Our son is a genius that already understands machine learning techniques and is intentionally using them to boost his cognitive development. All kidding aside, I am not surprised to find commonalities in the way my baby is learning and techniques used to train machines. It’s logical that machines would be taught to learn in similar ways to how people learn. There’s no reason to reinvent that wheel. And, even though ML has been around for over 50 years it is still very much in it’s infancy. ML hit a growth spurt over the last ten years or so that has seen it’s adoption rates sky rocket but we are still just scratching the surface of what can be done with this technology.

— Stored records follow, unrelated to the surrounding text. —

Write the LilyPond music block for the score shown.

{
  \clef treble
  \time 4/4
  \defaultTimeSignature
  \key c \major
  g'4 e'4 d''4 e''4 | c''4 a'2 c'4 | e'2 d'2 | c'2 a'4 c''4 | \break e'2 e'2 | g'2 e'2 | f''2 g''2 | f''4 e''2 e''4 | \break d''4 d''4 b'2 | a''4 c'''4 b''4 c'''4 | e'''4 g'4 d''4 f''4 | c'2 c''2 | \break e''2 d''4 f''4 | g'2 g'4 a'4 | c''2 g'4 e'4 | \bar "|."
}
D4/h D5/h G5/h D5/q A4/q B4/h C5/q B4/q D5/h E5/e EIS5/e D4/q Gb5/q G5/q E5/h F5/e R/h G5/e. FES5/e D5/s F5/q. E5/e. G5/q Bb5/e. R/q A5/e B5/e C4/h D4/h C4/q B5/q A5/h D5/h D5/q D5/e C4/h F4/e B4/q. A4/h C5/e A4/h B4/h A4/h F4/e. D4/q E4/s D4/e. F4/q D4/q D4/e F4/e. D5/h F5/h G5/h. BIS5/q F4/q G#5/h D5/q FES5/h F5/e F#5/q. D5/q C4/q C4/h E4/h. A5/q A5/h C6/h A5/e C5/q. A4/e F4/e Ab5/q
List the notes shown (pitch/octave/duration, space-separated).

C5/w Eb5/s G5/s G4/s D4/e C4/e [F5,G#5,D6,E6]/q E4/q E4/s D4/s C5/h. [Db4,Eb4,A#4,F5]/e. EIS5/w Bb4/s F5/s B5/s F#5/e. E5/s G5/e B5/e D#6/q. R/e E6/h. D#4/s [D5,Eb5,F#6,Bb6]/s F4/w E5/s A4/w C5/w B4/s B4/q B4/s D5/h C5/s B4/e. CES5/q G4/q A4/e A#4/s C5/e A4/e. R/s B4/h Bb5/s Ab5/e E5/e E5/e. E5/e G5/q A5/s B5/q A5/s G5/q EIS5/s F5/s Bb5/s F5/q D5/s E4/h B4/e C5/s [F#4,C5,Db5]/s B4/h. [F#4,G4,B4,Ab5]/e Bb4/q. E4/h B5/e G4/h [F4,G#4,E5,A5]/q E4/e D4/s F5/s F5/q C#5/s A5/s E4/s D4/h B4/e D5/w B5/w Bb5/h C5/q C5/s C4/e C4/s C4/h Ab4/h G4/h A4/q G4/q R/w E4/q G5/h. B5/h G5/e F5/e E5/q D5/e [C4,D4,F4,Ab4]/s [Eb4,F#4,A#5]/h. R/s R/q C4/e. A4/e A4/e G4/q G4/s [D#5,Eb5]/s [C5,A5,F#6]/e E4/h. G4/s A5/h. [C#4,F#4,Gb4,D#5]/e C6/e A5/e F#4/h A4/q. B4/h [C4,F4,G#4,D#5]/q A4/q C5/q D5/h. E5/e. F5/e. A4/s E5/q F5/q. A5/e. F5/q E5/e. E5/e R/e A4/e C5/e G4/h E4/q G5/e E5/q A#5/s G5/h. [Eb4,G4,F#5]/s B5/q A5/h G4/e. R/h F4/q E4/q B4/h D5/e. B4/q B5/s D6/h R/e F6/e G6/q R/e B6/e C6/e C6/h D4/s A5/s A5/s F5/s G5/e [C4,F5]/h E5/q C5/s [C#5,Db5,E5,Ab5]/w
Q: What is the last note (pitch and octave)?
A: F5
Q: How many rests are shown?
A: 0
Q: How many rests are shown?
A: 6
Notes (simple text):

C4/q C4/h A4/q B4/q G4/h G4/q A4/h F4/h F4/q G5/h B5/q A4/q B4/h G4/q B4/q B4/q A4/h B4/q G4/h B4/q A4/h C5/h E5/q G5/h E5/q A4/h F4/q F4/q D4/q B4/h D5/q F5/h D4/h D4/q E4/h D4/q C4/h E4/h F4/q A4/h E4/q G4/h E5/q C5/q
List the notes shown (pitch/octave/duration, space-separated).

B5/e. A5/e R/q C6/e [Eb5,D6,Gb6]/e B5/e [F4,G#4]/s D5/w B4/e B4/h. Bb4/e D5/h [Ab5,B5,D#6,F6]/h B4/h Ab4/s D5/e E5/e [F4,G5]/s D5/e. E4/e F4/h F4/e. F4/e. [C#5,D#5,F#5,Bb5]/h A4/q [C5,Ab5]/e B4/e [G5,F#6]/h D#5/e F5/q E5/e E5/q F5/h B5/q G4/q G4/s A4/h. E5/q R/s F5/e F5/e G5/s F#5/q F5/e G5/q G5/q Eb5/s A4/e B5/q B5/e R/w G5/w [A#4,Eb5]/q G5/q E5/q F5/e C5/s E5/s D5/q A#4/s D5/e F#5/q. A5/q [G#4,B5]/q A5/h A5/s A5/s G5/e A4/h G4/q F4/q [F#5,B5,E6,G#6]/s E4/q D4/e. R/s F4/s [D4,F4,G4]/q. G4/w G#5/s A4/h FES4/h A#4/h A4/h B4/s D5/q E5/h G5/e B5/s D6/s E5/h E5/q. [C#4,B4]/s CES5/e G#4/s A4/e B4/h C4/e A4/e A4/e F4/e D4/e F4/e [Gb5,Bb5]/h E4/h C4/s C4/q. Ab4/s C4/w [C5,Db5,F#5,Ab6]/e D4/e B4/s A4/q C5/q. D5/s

As with all new technology there are concerns that need to be addressed. The biggest concern for ML is whether or not we can trust the models to be free from bias. Companies like IBM are working to provide better insight and explanability to ML models that will help build trust. As a parent, I also relate to bias concerns. I want my kids to make their own choices but it is also my responsibility to teach them essential functions regarding how to behave, interact with others, etc. that can overlap with their ability to make their own choices. As my kids grow and their cognitive abilities expand they will begin processing the lessons my wife and I teach them in ways we will not be able to predict. They will derive unintended conclusions from our teachings that will require us to correct their understanding of the salient points of the lessons or reteach them altogether. This represents the challenges facing data scientists as ML progresses and becomes more widely utilized. A recent example of this is issue is Amazon’s recruiting tool that began showing bias against women and, as a result, had to be abandoned by the company. Despite this concern I am confident that men and women much smarter than myself will resolve bias through model explanability and transparency. Parenting bias, on the other hand, will likely continue in perpetuity.